A reckoning was always coming. But those of us who built, shaped, and fought for this industry can’t afford to go limp and be carried off. The arc of the capitalist universe will always bend to Budweiser, but we’ve pulled beer out of that gutter before. We made people care about what’s in their glass. Now it’s time to do it again. Not by chasing trends, but by doubling down on what makes our work worth seeking out, talking about, and obsessing over.
We don’t have to fade quietly. We just have to get back on our shit.
*It could be that small-scale beer manufacturing and localized beer distribution are incompatible with late-stage capitalism. In the original piece, I reference the historic brewing institutions in Europe. I sincerely hope that US beer is headed toward those levels of institutional knowledge and stability. Still, it is worth noting that managed economies of varying sorts have bolstered the great German, Czech, and Belgian brewing institutions. This is a subject I hope to engage fully when I am better informed. Stay tuned*
With the death of "beertwitter" (and decline of Facebooks and Insta's usability), where are the engaging beer conversations happening these days (besides the comments section of the SubStack)?

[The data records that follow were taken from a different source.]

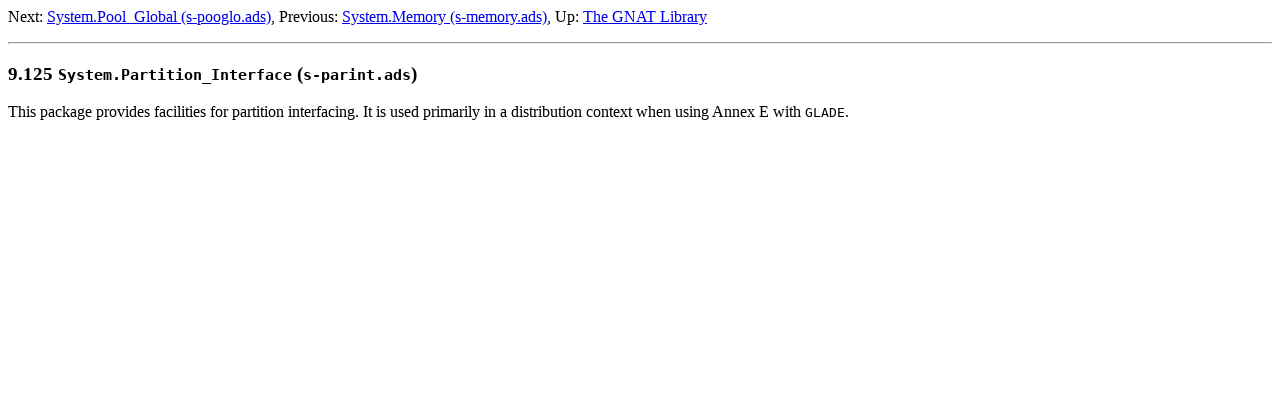

--- FILE ---
content_type: text/html
request_url: https://gnu.huihoo.com/gcc/gcc-4.5.2/gnat_rm/System_002ePartition_005fInterface-_0028s_002dparint_002eads_0029.html
body_size: 1246
content:
<html lang="en">
<head>
<title>System.Partition_Interface (s-parint.ads) - GNAT Reference Manual</title>
<meta http-equiv="Content-Type" content="text/html">
<meta name="description" content="GNAT Reference Manual">
<meta name="generator" content="makeinfo 4.8">
<link title="Top" rel="start" href="index.html#Top">
<link rel="up" href="The-GNAT-Library.html#The-GNAT-Library" title="The GNAT Library">
<link rel="prev" href="System_002eMemory-_0028s_002dmemory_002eads_0029.html#System_002eMemory-_0028s_002dmemory_002eads_0029" title="System.Memory (s-memory.ads)">
<link rel="next" href="System_002ePool_005fGlobal-_0028s_002dpooglo_002eads_0029.html#System_002ePool_005fGlobal-_0028s_002dpooglo_002eads_0029" title="System.Pool_Global (s-pooglo.ads)">
<link href="https://www.gnu.org/software/texinfo/" rel="generator-home" title="Texinfo Homepage">
<!--
Copyright (C) 1995-2008, Free Software Foundation, Inc.

Permission is granted to copy, distribute and/or modify this document
under the terms of the GNU Free Documentation License, Version 1.2 or
any later version published by the Free Software Foundation; with no
Invariant Sections, with the Front-Cover Texts being ``GNAT Reference
Manual'', and with no Back-Cover Texts.  A copy of the license is
included in the section entitled ``GNU Free Documentation License''.-->
<meta http-equiv="Content-Style-Type" content="text/css">
<style type="text/css"><!--
  pre.display { font-family:inherit }
  pre.format  { font-family:inherit }
  pre.smalldisplay { font-family:inherit; font-size:smaller }
  pre.smallformat  { font-family:inherit; font-size:smaller }
  pre.smallexample { font-size:smaller }
  pre.smalllisp    { font-size:smaller }
  span.sc    { font-variant:small-caps }
  span.roman { font-family:serif; font-weight:normal; } 
  span.sansserif { font-family:sans-serif; font-weight:normal; } 
--></style>
</head>
<body>
<div class="node">
<p>
<a name="System.Partition_Interface-(s-parint.ads)"></a>
<a name="System_002ePartition_005fInterface-_0028s_002dparint_002eads_0029"></a>
Next:&nbsp;<a rel="next" accesskey="n" href="System_002ePool_005fGlobal-_0028s_002dpooglo_002eads_0029.html#System_002ePool_005fGlobal-_0028s_002dpooglo_002eads_0029">System.Pool_Global (s-pooglo.ads)</a>,
Previous:&nbsp;<a rel="previous" accesskey="p" href="System_002eMemory-_0028s_002dmemory_002eads_0029.html#System_002eMemory-_0028s_002dmemory_002eads_0029">System.Memory (s-memory.ads)</a>,
Up:&nbsp;<a rel="up" accesskey="u" href="The-GNAT-Library.html#The-GNAT-Library">The GNAT Library</a>
<hr>
</div>

<h3 class="section">9.125 <code>System.Partition_Interface</code> (<samp><span class="file">s-parint.ads</span></samp>)</h3>

<p><a name="index-g_t_0040code_007bSystem_002ePartition_005fInterface_007d-_0028_0040file_007bs_002dparint_002eads_007d_0029-753"></a><a name="index-Partition-interfacing-functions-754"></a>
This package provides facilities for partition interfacing.  It
is used primarily in a distribution context when using Annex E
with <code>GLADE</code>.

   <script defer src="https://static.cloudflareinsights.com/beacon.min.js/vcd15cbe7772f49c399c6a5babf22c1241717689176015" integrity="sha512-ZpsOmlRQV6y907TI0dKBHq9Md29nnaEIPlkf84rnaERnq6zvWvPUqr2ft8M1aS28oN72PdrCzSjY4U6VaAw1EQ==" data-cf-beacon='{"version":"2024.11.0","token":"53b42e6fcd6e40f8b66f1f5e0eb30f03","r":1,"server_timing":{"name":{"cfCacheStatus":true,"cfEdge":true,"cfExtPri":true,"cfL4":true,"cfOrigin":true,"cfSpeedBrain":true},"location_startswith":null}}' crossorigin="anonymous"></script>
</body></html>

I completely agree that we need to embrace our energy and not our non-conformity if this industry is going to continue to be something people will wear t-shirts about. I don't know why that perspective seems to be so uncommon.
In no way do I see this period of contraction as a beneficial winnowing. I know the industry has lost great people and is forever pooer for it BUT when things have gotten so grim that it's only Zealots and stylites left at GABF, perhaps our strange ways will inspire broader fascination and enthusiasm again.
I'm also constantly asking the question about late-stage capitalism and small scale cpg viability. I wish I understood those topics better. That is another conversation that I feel like almost no one is having.